### PROBLEM REQUIREMENTS
Copy every entry exactly as it reads and exclude whatever pictures appear.

### EXCERPTED RECORDS
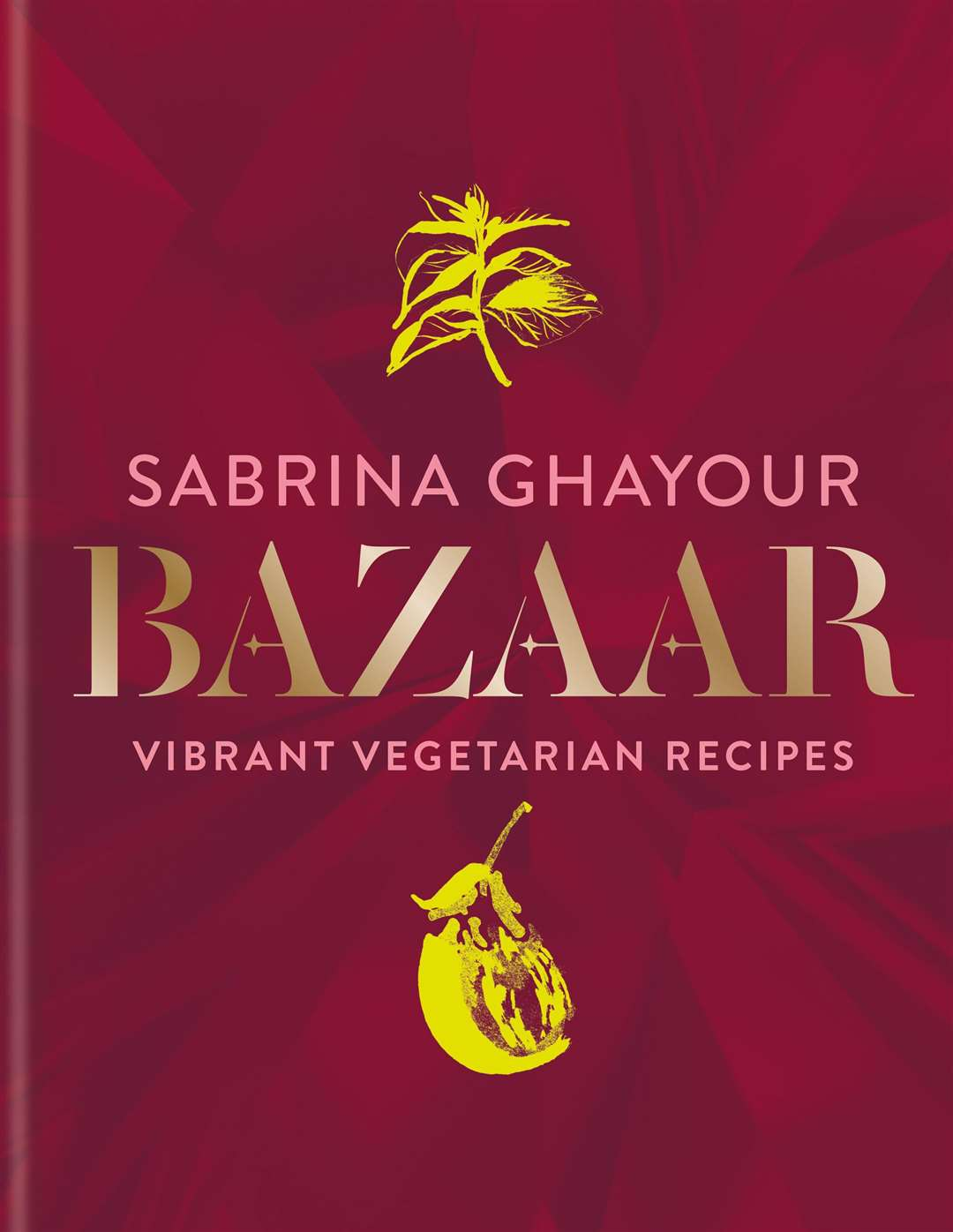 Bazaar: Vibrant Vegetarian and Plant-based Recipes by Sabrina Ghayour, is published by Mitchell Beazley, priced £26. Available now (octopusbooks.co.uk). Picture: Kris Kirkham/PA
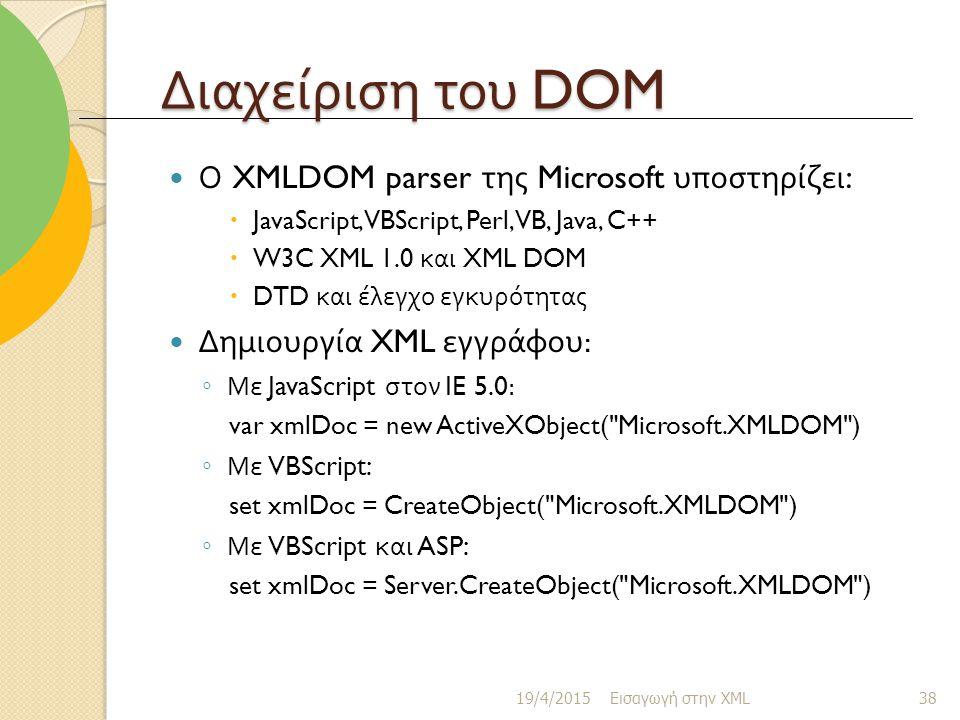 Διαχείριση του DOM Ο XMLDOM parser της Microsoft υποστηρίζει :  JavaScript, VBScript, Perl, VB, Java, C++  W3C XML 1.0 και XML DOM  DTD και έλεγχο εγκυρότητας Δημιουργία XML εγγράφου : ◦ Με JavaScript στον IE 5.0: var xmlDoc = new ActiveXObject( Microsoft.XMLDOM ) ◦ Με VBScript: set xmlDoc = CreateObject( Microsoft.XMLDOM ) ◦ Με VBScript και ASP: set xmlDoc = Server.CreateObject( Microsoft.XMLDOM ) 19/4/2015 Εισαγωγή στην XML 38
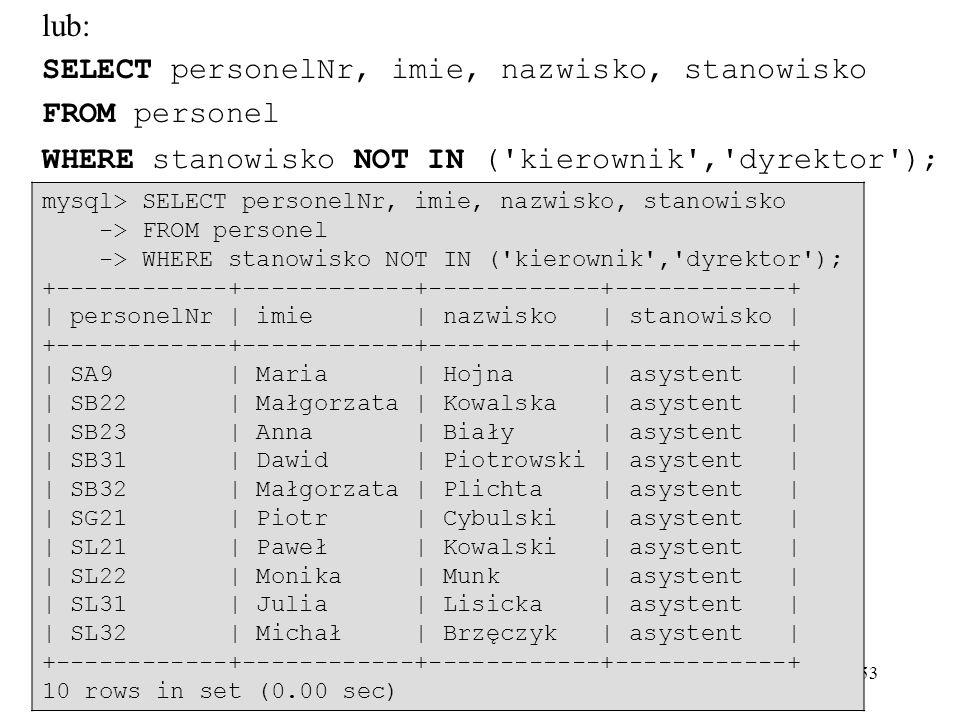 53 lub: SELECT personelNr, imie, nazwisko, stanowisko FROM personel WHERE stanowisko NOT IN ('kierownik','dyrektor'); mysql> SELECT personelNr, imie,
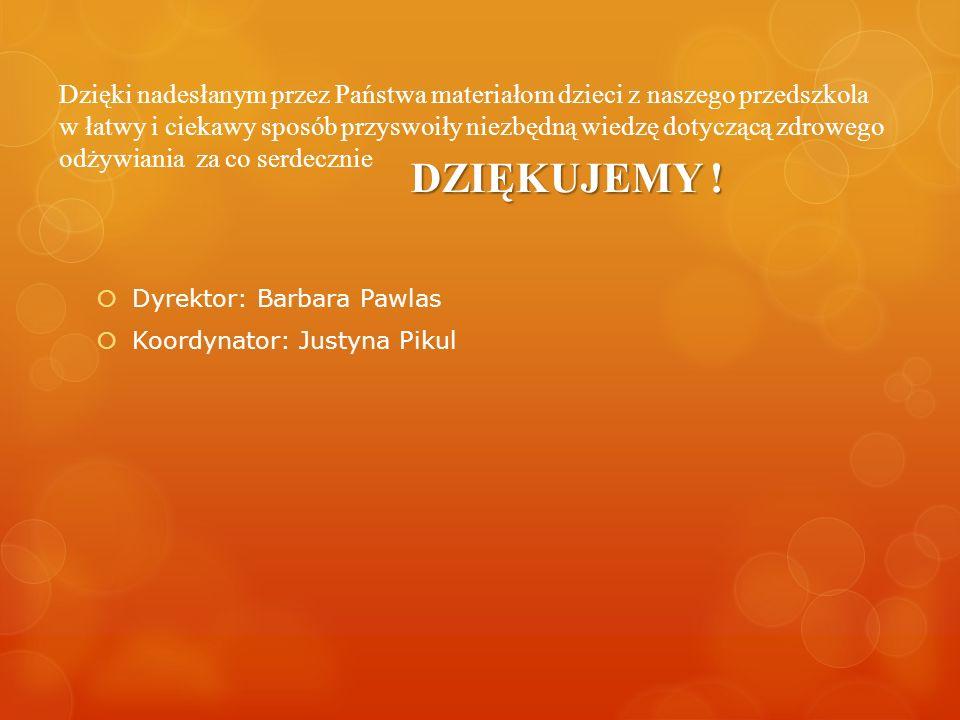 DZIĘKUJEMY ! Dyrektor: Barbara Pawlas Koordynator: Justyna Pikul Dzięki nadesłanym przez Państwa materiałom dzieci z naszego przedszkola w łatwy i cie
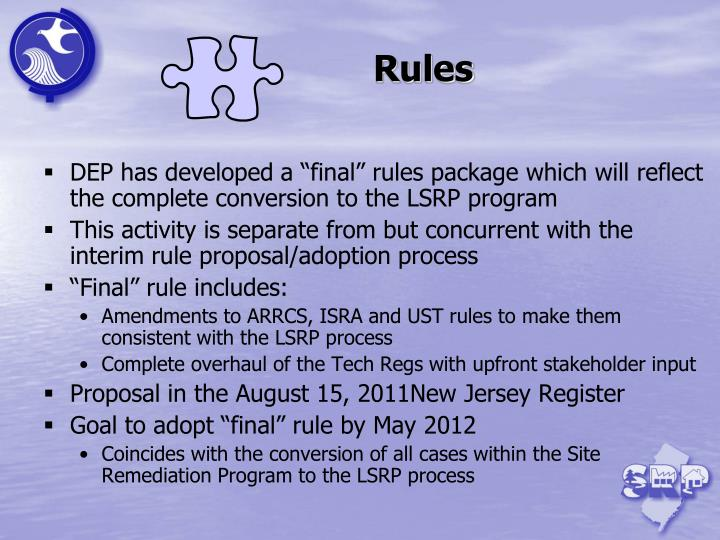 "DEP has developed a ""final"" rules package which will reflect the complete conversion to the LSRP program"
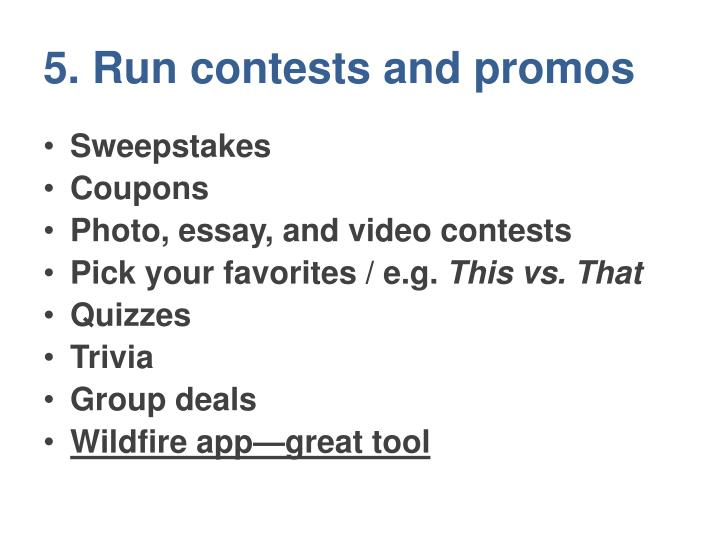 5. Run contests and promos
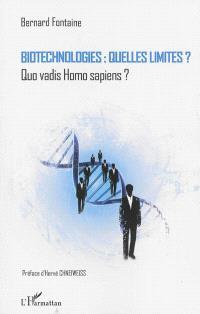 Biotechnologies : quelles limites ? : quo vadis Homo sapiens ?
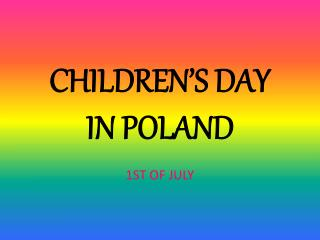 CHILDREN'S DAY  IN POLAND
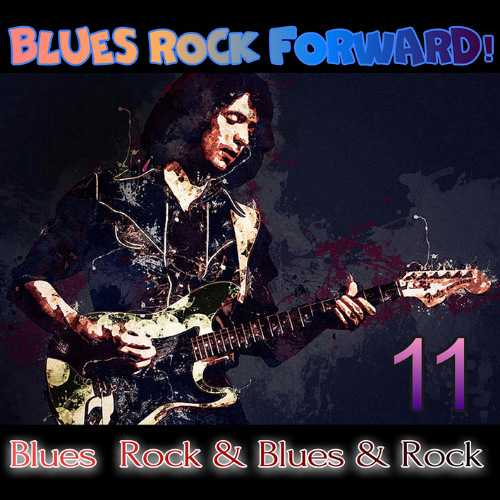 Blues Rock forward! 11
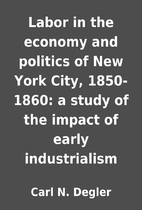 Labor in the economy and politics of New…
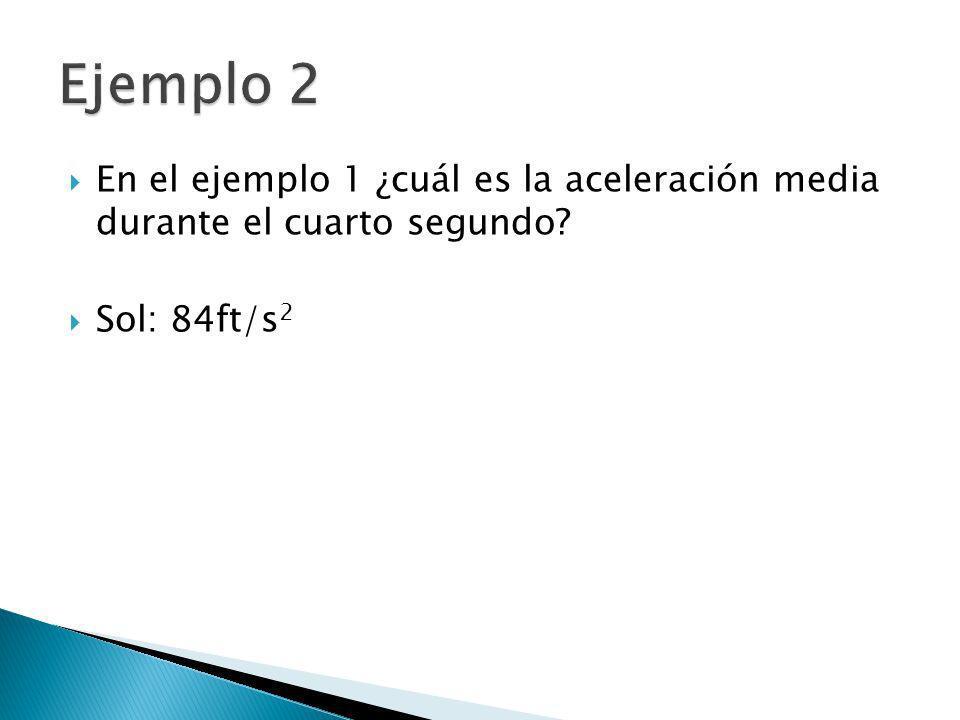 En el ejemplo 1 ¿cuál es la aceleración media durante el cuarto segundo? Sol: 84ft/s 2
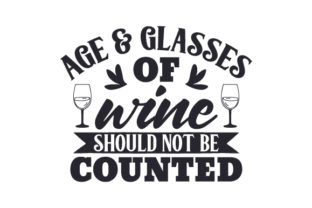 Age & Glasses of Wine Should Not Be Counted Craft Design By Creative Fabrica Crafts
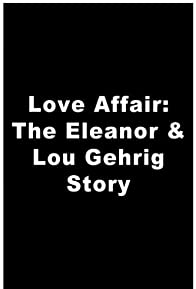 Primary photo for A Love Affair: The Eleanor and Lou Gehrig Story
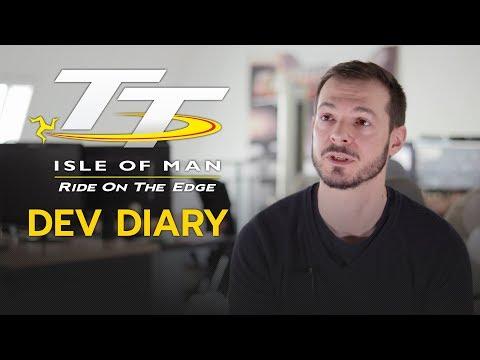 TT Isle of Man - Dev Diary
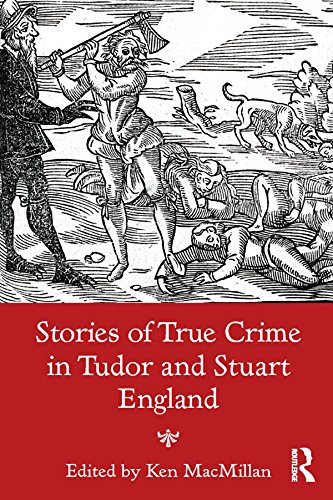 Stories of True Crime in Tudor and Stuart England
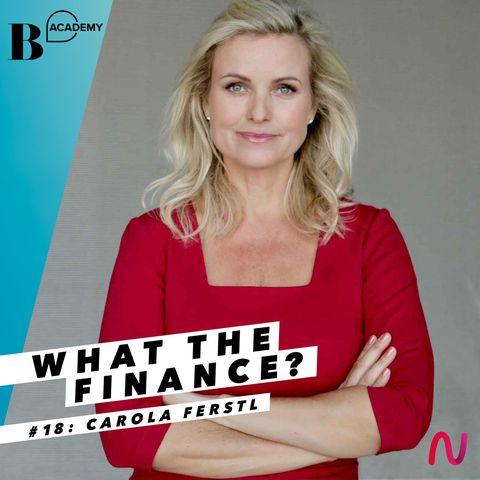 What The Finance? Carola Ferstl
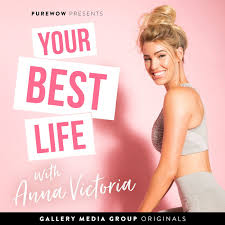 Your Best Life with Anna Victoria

### ANSWER AREA
 Bazaar: Vibrant Vegetarian and Plant-based Recipes by Sabrina Ghayour, is published by Mitchell Beazley, priced £26. Available now (octopusbooks.co.uk). Picture: Kris Kirkham/PA
 Διαχείριση του DOM Ο XMLDOM parser της Microsoft υποστηρίζει :  JavaScript, VBScript, Perl, VB, Java, C++  W3C XML 1.0 και XML DOM  DTD και έλεγχο εγκυρότητας Δημιουργία XML εγγράφου : ◦ Με JavaScript στον IE 5.0: var xmlDoc = new ActiveXObject( Microsoft.XMLDOM ) ◦ Με VBScript: set xmlDoc = CreateObject( Microsoft.XMLDOM ) ◦ Με VBScript και ASP: set xmlDoc = Server.CreateObject( Microsoft.XMLDOM ) 19/4/2015 Εισαγωγή στην XML 38
 53 lub: SELECT personelNr, imie, nazwisko, stanowisko FROM personel WHERE stanowisko NOT IN ('kierownik','dyrektor'); mysql> SELECT personelNr, imie,
 DZIĘKUJEMY ! Dyrektor: Barbara Pawlas Koordynator: Justyna Pikul Dzięki nadesłanym przez Państwa materiałom dzieci z naszego przedszkola w łatwy i cie
 "DEP has developed a ""final"" rules package which will reflect the complete conversion to the LSRP program"
 5. Run contests and promos
 Biotechnologies : quelles limites ? : quo vadis Homo sapiens ?
 CHILDREN'S DAY  IN POLAND
 Blues Rock forward! 11
 Labor in the economy and politics of New…
 En el ejemplo 1 ¿cuál es la aceleración media durante el cuarto segundo? Sol: 84ft/s 2
 Age & Glasses of Wine Should Not Be Counted Craft Design By Creative Fabrica Crafts
 Primary photo for A Love Affair: The Eleanor and Lou Gehrig Story
 TT Isle of Man - Dev Diary
 Stories of True Crime in Tudor and Stuart England
 What The Finance? Carola Ferstl
 Your Best Life with Anna Victoria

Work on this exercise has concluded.